> **GOAL A**
Answer these questions about the football letters below, one line each, marked the same way:
(i) Which team was fouled less than any other team in the league?
(ii) Which team does the writer ask about as the most-fouled team in the league?
(iii) How many Champions League finals had Real appeared in over the last decade, up till this year?

> **SOURCE EXCERPT**
__________

60 million is a lot of money to give a guy that isn't very good at buying players - the list of his rubbish loans and signing is far too great for me to remember.
Why Don't City Get Fouled?
I was browsing WhoScored.com for interesting stats on the season, and I found one that, unless I'm missing something obvious, seems absolutely stunning: Manchester City, the best attacking team in the league, and the second highest in possession percentage, were fouled less than any other team in the league.
I assume this means that teams sat deep, and rarely challenged the man with the ball. But lots of teams did the same thing against Chelsea, and Chelsea were the second-most fouled team in the league. Liverpool and Arsenal, high-possession attacking teams, were sixth and seventh on the list. The six teams directly above City were Aston Villa, Newcastle, Stoke, Crystal Palace, West Ham, and Cardiff, none of whom could be mistaken for attacking juggernauts.
So what gives? And perhaps the more important question: had teams been willing to challenge City more, and disrupt their rhythm more by fouling, would they have been less successful?
Oh, and one more thing. How did Sunderland wind up the most-fouled team in the league?
PeterG, Pennsylvania, USA
Real Expectations Count For Little
Conrad, your point about Real spending mega bucks in their bid to win the Champions League might hold more weight if not for the fact that they haven't won ol' Big Ears in the last decade. In that time they haven't even appeared in a single final, up till this year. In fact, our last final appearance is a more recent one, so Real's 'higher' expectations don't seem to have counted for much.
Yes, Real have done well domestically but La Liga has been largely dominated by two teams in recent years, trading titles without much competition from the rest. We were very much in a similar situation with Man United up till the point where Russian money flowed in to tip the scales.
There are certainly many sticks to beat us with, but I do think the continual qualification for the Champions League is something we Gooners can be truly proud of. Yes, we shouldn't be satisfied with finishing fourth every year, but that has been a minimum expectation consistently achieved in an increasingly competitive league, without spending crazy cash on transfers and wages. That's no mean feat in my book.

__________

> **PROVIDED DATA**
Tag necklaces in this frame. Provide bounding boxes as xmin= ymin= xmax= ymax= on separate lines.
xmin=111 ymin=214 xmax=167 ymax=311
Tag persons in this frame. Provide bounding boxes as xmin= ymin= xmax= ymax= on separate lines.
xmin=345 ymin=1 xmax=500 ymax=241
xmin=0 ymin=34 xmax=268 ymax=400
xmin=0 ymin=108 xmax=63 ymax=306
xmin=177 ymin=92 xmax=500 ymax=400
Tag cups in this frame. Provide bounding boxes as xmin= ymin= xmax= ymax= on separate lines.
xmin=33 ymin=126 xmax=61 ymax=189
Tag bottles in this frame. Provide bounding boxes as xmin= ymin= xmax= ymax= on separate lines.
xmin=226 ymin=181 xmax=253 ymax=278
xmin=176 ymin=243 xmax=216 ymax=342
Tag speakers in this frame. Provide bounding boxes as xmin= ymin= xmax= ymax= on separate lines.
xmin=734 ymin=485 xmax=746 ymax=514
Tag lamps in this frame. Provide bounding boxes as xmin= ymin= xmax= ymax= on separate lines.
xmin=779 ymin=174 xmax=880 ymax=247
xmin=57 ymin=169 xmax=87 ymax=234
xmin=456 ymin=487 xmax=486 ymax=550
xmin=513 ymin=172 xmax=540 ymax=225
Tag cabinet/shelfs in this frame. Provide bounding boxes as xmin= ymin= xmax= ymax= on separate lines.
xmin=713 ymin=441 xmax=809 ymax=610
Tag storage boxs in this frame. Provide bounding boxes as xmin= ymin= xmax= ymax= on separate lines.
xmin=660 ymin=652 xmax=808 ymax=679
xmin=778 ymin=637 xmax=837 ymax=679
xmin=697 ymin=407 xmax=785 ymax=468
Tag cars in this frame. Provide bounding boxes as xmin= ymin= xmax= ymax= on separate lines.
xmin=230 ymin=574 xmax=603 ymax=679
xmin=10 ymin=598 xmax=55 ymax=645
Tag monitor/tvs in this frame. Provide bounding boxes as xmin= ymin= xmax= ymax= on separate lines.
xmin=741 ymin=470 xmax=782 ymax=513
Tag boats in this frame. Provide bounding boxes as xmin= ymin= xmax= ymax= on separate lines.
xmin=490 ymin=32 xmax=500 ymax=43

__________

> **GOAL B**
Recast the labeling listing above as a Markdown table with the columns Row and Listing line, giving each line its own numbered row and leaving out blank lines.

> **WRITTEN SOLUTION A**
(i) Manchester City
(ii) Sunderland
(iii) None

> **WRITTEN SOLUTION B**
| Row | Listing line |
|---|---|
| 1 | Tag necklaces in this frame. Provide bounding boxes as xmin= ymin= xmax= ymax= on separate lines. |
| 2 | xmin=111 ymin=214 xmax=167 ymax=311 |
| 3 | Tag persons in this frame. Provide bounding boxes as xmin= ymin= xmax= ymax= on separate lines. |
| 4 | xmin=345 ymin=1 xmax=500 ymax=241 |
| 5 | xmin=0 ymin=34 xmax=268 ymax=400 |
| 6 | xmin=0 ymin=108 xmax=63 ymax=306 |
| 7 | xmin=177 ymin=92 xmax=500 ymax=400 |
| 8 | Tag cups in this frame. Provide bounding boxes as xmin= ymin= xmax= ymax= on separate lines. |
| 9 | xmin=33 ymin=126 xmax=61 ymax=189 |
| 10 | Tag bottles in this frame. Provide bounding boxes as xmin= ymin= xmax= ymax= on separate lines. |
| 11 | xmin=226 ymin=181 xmax=253 ymax=278 |
| 12 | xmin=176 ymin=243 xmax=216 ymax=342 |
| 13 | Tag speakers in this frame. Provide bounding boxes as xmin= ymin= xmax= ymax= on separate lines. |
| 14 | xmin=734 ymin=485 xmax=746 ymax=514 |
| 15 | Tag lamps in this frame. Provide bounding boxes as xmin= ymin= xmax= ymax= on separate lines. |
| 16 | xmin=779 ymin=174 xmax=880 ymax=247 |
| 17 | xmin=57 ymin=169 xmax=87 ymax=234 |
| 18 | xmin=456 ymin=487 xmax=486 ymax=550 |
| 19 | xmin=513 ymin=172 xmax=540 ymax=225 |
| 20 | Tag cabinet/shelfs in this frame. Provide bounding boxes as xmin= ymin= xmax= ymax= on separate lines. |
| 21 | xmin=713 ymin=441 xmax=809 ymax=610 |
| 22 | Tag storage boxs in this frame. Provide bounding boxes as xmin= ymin= xmax= ymax= on separate lines. |
| 23 | xmin=660 ymin=652 xmax=808 ymax=679 |
| 24 | xmin=778 ymin=637 xmax=837 ymax=679 |
| 25 | xmin=697 ymin=407 xmax=785 ymax=468 |
| 26 | Tag cars in this frame. Provide bounding boxes as xmin= ymin= xmax= ymax= on separate lines. |
| 27 | xmin=230 ymin=574 xmax=603 ymax=679 |
| 28 | xmin=10 ymin=598 xmax=55 ymax=645 |
| 29 | Tag monitor/tvs in this frame. Provide bounding boxes as xmin= ymin= xmax= ymax= on separate lines. |
| 30 | xmin=741 ymin=470 xmax=782 ymax=513 |
| 31 | Tag boats in this frame. Provide bounding boxes as xmin= ymin= xmax= ymax= on separate lines. |
| 32 | xmin=490 ymin=32 xmax=500 ymax=43 |